August 2015

Baseball season takes toll on hip strength and range of motion in collegiate pitchers

In the moment: Sports medicine

By Jordana Bieze Foster

Hip range of motion (ROM) and strength in collegiate baseball pitchers decrease significantly over the course of a competitive season, but these changes are not associated with pitching workload, according to research from the University of Florida in Gainesville.

In 14 collegiate baseball pitchers, investigators assessed bilateral hip rotation ROM and hip isometric strength before and after a single competitive season. They found that postseason measures of external rotation, total rotational ROM, and hip abduction strength were significantly lower than preseason measures in both the trail and lead hips. Internal rotation ROM and hip extension strength did not change significantly between preseason and postseason.

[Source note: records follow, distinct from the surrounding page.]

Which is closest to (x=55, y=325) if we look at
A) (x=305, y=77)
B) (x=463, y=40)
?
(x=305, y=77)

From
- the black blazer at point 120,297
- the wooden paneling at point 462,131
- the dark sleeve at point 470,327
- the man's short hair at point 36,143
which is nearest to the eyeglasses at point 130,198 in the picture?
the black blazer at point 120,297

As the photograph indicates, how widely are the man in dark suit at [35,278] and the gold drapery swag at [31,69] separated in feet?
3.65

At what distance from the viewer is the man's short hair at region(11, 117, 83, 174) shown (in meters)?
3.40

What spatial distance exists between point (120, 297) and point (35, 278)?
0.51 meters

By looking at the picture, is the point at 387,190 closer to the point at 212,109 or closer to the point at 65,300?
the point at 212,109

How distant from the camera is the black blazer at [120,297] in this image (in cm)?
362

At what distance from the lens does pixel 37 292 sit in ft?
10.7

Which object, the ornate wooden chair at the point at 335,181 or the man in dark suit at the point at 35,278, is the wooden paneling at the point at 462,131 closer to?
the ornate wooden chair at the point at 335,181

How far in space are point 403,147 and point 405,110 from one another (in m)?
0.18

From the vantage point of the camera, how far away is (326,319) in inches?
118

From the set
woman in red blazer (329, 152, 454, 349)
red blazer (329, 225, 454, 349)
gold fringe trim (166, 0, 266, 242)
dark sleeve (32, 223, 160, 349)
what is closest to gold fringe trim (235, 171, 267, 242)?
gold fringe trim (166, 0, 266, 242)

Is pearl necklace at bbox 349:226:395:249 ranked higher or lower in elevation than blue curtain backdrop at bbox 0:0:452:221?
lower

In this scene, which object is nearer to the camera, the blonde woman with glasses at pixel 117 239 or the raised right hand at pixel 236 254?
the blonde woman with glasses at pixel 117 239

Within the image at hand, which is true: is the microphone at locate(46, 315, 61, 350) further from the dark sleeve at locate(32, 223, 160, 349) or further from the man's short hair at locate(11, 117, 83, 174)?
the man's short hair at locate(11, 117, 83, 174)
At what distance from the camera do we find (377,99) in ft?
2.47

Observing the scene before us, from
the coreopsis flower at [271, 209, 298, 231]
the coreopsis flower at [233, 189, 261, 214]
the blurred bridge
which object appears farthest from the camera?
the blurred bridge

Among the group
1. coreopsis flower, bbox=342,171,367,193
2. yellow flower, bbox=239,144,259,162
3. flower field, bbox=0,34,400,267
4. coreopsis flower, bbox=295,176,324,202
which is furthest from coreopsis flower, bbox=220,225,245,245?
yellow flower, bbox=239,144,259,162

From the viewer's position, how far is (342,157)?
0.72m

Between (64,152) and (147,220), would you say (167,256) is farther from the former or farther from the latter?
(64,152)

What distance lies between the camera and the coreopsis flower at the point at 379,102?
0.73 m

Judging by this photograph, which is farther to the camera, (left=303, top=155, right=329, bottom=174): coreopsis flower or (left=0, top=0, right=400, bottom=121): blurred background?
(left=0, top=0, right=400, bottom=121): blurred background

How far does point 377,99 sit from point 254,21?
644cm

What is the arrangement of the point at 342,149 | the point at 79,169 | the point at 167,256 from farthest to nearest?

The findings, which were published in the August issue of the International Journal of Sports Physical Therapy, could have implications for in-season training strategies to maintain pitching effectiveness and reduce injury risk. The authors were surprised to find, however, that pitching workload (defined as the number of pitches thrown over the course of a season) was not significantly associated with any of the significant changes in ROM or strength measures.

Source:

Zeppieri G, Lentz TA, Moser MW, Farmer KW. Changes in hip range of motion and strength in collegiate baseball players over the course of a competitive season: A pilot study. Int J Sports Phys Ther 2015;10(4):505-510.